** Aufgabe A **
Prüfe anhand des Textauszugs über den Putschversuch in Österreich 1934, ob die folgenden Aussagen mit ihm übereinstimmen: (i) Mussolini schickte vier Divisionen an die Brennergrenze. (ii) Der Anführer des Putsches, Fridolin Glass, wurde gefasst und hingerichtet. (iii) Nach dem Mord übernahm Justizminister Kurt Schuschnigg in Wien die Amtsgeschäfte. Beantworte jede Aussage mit Ja oder Nein und zitiere die entscheidenden Worte des Textes wörtlich.
** Aufgabe B **
Führe den Textauszug über den Interessenkonflikt zwischen Hitlerdeutschland und Mussolini-Italien im Jahr 1934 nach seinem letzten Satz fort.

** Textauszug **
★ ★ ★

Ideologische Verwandtschaft und imperialistischer Interessenkonflikt am Beispiel Deutschlands und Italiens

Schlacht um Österreich

Von Gerhard Feldbauer

Ein aktuelles Beispiel für Interessengegensätze zwischen den imperialistischen Mächten sind die Sanktionen und Provokationen der USA gegen den Iran, die auf Widerspruch in der EU stoßen. Es geht um Herrschaftsansprüche, Einflusssphären, Rohstoffressourcen. Unter diesen Gesichtspunkten bietet sich an, den Interessenkonflikt zwischen Hitlerdeutschland und Mussolini-Italien vor 85 Jahren zu betrachten.

Die Wiener SS-Standarte ermordete am 25. Juli 1934 den österreichischen Bundeskanzler Engelbert Dollfuß. Dieser Putschversuch sollte den Vorwand zum Einmarsch der Hitlerwehrmacht schaffen. Mussolini sicherte Österreich Unterstützung zu und schickte vier Divisionen an die Brennergrenze.

Die italienische Presse machte Berlin für den Mord verantwortlich und sprach von einer „Clique von Mördern und Päderasten“. Der Botschafter in Rom, von Hassel, berichtete, dass „die Atmosphäre so gefährlich sei wie bei Ausbruch des Kriegs 1914/15“. Am 28. Juli war der Putsch dann überall zusammengebrochen. In Wien hatte Justizminister Kurt Schuschnigg die Amtsgeschäfte übernommen. Der Anführer des Putsches Fridolin Glass konnte fliehen. 13 Putschisten wurden von einem Militärgericht zum Tode verurteilt und hingerichtet.

Mussolini und Hitler in Berlin im September 1937

Mussolini und Hitler in Berlin im September 1937

( Ladislav Luppa / Wikimedia Commons / Lizenz: CC BY-SA 3.0)

★ ★ ★

** Einträge **
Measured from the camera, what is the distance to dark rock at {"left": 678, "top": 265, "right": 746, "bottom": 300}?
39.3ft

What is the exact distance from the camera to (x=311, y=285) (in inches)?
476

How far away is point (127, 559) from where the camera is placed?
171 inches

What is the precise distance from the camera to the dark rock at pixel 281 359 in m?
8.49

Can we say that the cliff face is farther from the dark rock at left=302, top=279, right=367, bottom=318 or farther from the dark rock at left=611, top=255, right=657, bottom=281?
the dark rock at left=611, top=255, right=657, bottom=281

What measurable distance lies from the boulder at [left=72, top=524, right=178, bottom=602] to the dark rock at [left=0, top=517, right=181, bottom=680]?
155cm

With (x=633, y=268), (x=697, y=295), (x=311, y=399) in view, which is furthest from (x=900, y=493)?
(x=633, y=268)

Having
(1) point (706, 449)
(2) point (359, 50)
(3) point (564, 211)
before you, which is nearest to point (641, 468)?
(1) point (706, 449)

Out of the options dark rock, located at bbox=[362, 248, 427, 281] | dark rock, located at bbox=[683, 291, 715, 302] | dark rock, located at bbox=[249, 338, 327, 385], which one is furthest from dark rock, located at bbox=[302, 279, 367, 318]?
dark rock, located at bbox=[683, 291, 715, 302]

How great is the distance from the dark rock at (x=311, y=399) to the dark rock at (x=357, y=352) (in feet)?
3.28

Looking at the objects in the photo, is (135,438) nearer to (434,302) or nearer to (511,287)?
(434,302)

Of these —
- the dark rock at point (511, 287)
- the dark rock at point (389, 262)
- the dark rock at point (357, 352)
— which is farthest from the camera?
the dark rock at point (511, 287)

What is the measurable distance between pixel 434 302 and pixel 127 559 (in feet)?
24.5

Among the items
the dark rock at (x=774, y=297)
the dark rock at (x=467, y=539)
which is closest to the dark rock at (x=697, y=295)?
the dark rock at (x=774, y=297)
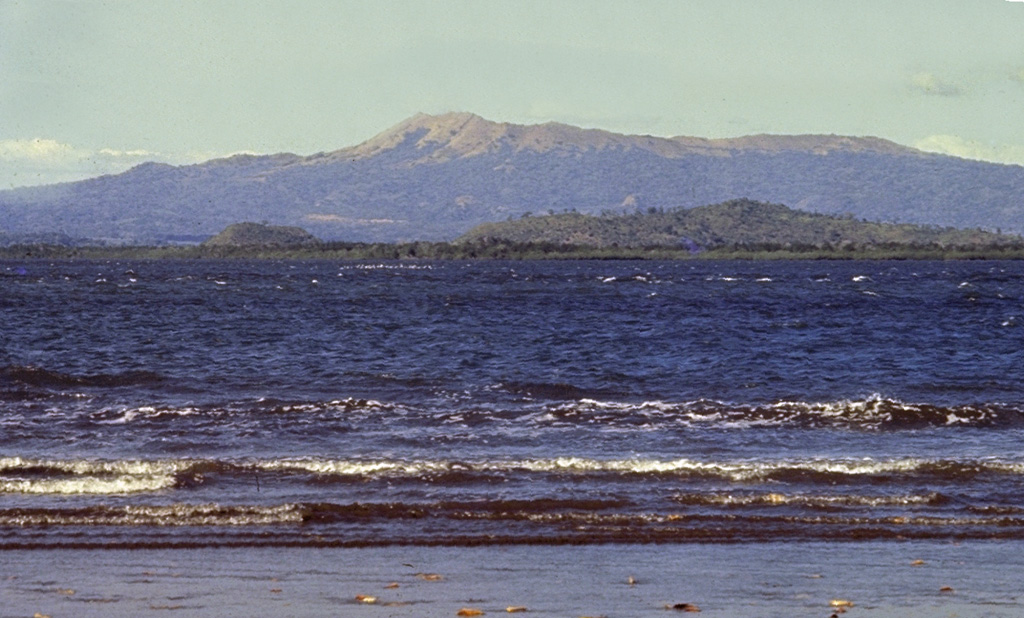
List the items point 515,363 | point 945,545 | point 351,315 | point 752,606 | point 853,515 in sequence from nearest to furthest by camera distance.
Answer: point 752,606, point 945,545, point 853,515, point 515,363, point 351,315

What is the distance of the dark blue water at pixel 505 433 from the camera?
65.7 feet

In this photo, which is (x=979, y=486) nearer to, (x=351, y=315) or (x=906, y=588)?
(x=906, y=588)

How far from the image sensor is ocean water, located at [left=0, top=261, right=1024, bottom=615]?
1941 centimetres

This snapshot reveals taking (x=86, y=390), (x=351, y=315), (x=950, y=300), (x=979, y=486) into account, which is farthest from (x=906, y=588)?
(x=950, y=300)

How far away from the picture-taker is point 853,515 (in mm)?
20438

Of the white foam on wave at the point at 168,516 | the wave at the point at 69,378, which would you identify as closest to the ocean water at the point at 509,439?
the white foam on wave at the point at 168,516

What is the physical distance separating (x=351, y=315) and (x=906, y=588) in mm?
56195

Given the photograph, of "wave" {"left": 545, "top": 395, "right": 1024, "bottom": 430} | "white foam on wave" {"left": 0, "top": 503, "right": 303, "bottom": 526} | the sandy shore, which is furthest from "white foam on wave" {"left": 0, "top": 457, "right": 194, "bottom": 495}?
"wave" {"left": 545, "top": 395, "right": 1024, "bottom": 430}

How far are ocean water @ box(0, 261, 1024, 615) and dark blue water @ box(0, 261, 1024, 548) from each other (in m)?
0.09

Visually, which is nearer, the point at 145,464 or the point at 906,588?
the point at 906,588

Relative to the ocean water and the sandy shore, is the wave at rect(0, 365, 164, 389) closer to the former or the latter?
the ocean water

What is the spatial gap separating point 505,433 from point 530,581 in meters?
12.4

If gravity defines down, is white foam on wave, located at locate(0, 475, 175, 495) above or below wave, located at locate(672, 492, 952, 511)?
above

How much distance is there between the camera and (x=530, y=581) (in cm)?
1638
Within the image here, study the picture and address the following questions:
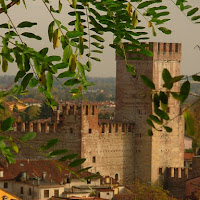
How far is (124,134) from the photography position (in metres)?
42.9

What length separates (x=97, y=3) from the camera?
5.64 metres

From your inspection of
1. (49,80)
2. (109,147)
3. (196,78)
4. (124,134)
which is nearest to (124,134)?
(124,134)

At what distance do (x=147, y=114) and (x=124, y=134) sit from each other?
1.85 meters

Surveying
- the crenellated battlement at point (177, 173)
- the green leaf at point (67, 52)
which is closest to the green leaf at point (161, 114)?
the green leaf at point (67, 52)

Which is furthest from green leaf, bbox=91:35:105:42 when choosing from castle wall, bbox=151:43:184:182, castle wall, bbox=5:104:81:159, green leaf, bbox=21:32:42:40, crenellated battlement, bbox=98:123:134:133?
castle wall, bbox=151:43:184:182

★ ★ ★

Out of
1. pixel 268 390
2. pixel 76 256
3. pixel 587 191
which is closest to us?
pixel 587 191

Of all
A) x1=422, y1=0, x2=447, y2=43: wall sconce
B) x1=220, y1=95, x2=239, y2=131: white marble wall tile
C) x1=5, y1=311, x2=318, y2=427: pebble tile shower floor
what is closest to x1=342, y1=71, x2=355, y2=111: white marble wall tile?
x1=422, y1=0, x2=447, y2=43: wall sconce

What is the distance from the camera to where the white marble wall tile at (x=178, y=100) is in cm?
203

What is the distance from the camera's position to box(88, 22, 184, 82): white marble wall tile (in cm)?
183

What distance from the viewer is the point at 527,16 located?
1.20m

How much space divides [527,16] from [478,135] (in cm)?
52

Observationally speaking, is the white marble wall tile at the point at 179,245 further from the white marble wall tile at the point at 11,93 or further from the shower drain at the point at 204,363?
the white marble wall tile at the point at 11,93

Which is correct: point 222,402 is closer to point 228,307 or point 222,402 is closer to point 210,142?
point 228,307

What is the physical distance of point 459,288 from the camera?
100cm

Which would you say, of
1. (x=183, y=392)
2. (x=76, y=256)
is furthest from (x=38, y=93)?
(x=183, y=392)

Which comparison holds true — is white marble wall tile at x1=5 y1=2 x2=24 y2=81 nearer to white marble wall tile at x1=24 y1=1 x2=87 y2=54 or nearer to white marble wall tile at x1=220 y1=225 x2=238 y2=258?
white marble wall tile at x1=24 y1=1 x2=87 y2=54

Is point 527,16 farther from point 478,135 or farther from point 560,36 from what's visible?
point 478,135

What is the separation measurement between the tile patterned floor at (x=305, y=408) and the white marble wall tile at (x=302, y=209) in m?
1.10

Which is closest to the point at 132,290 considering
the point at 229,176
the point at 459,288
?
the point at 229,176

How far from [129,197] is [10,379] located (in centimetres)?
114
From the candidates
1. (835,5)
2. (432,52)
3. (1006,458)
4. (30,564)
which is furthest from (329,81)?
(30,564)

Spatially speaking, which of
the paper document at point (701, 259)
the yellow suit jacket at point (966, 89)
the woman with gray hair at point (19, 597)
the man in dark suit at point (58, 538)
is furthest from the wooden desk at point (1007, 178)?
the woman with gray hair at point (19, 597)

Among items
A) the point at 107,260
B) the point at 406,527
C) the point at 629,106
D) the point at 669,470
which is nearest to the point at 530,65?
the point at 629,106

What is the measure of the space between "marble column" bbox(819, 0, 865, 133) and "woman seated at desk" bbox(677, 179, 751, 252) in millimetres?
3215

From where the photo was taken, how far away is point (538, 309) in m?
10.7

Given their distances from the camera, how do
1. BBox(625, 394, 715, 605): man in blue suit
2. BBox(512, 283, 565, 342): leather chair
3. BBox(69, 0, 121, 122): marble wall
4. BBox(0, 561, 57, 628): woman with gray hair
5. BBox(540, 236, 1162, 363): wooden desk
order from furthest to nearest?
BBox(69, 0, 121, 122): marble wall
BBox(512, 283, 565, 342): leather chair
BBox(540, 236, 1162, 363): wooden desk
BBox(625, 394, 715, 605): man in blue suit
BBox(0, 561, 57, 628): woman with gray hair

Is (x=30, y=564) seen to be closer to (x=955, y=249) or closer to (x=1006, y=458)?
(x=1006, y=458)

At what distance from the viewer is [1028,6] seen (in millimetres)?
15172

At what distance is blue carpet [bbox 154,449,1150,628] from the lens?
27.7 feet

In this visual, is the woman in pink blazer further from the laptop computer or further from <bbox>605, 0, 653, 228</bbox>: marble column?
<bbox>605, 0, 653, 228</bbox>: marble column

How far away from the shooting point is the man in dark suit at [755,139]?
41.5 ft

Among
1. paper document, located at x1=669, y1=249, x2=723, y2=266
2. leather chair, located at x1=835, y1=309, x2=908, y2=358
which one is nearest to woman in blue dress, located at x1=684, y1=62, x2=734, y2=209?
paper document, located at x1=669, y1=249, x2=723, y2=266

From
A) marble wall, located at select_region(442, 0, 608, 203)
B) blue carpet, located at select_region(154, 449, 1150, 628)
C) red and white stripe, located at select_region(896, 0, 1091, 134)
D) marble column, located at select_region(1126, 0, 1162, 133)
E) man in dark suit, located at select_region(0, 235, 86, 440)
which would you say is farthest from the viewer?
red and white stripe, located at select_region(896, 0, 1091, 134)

★ ★ ★

** Antwort A **
(i) Ja: „Mussolini sicherte Österreich Unterstützung zu und schickte vier Divisionen an die Brennergrenze.“
(ii) Nein: „Der Anführer des Putsches Fridolin Glass konnte fliehen.“
(iii) Ja: „In Wien hatte Justizminister Kurt Schuschnigg die Amtsgeschäfte übernommen.“

** Antwort B **
Mussolinis Vorreiterrolle

Mussolini fühlte sich als der unbestrittene „Führer des Faschismus“ über Italien hinaus. Sein Machtantritt war beispielgebend für die Diktaturen in Ungarn, Bulgarien und Portugal. Auch zur Formierung des deutschen Faschismus wurden die italienischen Erfahrungen gründlich genutzt. Das zeigte sich im direkten Einfluss der „Führerpersönlichkeit“ Mussolinis auf Hitler, im Entstehen der Strukturen seiner Bewegung und ihrer Kampfmethoden, besonders der sozialen Demagogie und des Terrors. Hitler nannte seine SA wörtlich nach den von Mussolini geschaffenen Squadre d‘Azione (Sturmabteilungen). Er übernahm den von Mussolini erfundenen Führertitel „Duce“ und den „römischen Gruß“, den erhobenen rechten Arm. Ein Unterschied bestand in der Farbe der Uniform, in Italien schwarz, bei den deutschen braun. „Das Braunhemd“, so räumte Hitler in seinen „Monologen im Führerhauptquartier“ ein, „wäre vielleicht nicht entstanden ohne das Schwarzhemd“. Nach dem erfolgreichen „Marsch auf Rom“ begannen dann Ruhrschwerindustrielle um Thyssen und Stinnes, Hitler und Ludendorff finanziell kräftig zu unterstützen. Die Mehrheit der deutschen Kapitalkreise folgte in den kommenden Jahren diesem Beispiel. Sie sah ihre Interessen besser vertreten durch eine bürgerliche Partei faschistischen Typs und wendeten sich ab vom Versuch, die Monarchie wieder zu errichten.

Widerstreitende Interessen

Trotz der ideologischen Verwandtschaft zeigten sich mit der Machtübertragung an Hitler die widerstreitenden Interessen des Monopolkapitals als Erstes in der Österreichfrage. Der von Berlin angestrebte „Anschluss“ beunruhigte Rom, das um seine Kriegsbeute aus dem Ersten Weltkrieg, Südtirol, fürchtete. Außerdem lag von Wien aus der Balkan in greifbarer Nähe, eine Einflusssphäre, die Italien für sich beanspruchte.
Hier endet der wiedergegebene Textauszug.